Side Effects and Real-World Use

Like most cancer treatments, daraxonrasib is not without side effects.

Reported toxicities include diarrhea and dermatologic reactions, which can be significant, with management strategies evolving.

“I don’t want to say minimal—toxicity is real,” Dr. Hornstein said. “But compared to chemotherapy, it seems a lot better.”

What Doctors Are Waiting For

Despite the enthusiasm, physicians are still seeking key data to guide their use.

“We will want to see additional details on all efficacy endpoints, including progression-free survival, as well as details on efficacy in subsets — in patients with tumors that have RAS G12 mutations, as well as those without a RAS mutation,” Dr. Berkenblit said.  “We will also want to see safety data to understand how to manage side effects of daraxonrasib.”

More detailed results—including progression-free survival, response rates, and subgroup analyses—are expected at upcoming meetings such as the ASCO Annual Meeting.

What Comes Next

If confirmed, these results are likely to shift how doctors think about treatment sequencing.

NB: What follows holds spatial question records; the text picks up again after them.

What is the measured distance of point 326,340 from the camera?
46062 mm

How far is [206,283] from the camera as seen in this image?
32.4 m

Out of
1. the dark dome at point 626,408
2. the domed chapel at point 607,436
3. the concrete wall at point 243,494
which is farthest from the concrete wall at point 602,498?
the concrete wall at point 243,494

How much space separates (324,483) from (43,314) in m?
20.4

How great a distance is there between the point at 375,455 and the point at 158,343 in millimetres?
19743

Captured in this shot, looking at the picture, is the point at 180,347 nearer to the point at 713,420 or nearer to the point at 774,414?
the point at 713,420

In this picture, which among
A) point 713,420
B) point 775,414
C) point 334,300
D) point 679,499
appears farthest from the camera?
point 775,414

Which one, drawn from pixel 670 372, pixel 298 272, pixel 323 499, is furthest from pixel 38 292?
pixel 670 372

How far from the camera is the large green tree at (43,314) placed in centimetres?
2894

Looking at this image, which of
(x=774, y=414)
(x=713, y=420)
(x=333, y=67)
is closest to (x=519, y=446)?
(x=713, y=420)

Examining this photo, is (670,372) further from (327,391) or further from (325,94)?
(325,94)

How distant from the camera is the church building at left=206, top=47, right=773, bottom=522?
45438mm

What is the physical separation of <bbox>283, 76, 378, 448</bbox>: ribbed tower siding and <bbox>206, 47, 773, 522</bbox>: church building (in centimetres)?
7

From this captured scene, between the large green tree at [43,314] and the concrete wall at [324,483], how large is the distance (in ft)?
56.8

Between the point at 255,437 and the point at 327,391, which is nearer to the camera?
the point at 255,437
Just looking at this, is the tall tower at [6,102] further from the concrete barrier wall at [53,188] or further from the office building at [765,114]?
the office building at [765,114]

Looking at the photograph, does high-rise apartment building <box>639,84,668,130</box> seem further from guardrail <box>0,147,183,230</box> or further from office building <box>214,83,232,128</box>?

The immediate role is likely to be in a second-line setting. The next question is whether this approach moves earlier—into first-line or combination strategies.

Since KRAS mutations are common across cancers, the implications may extend beyond pancreatic cancer.

“I’m excited not just for pancreatic cancer patients,” said Dr. Hornstein, “but for cancer patients in general.”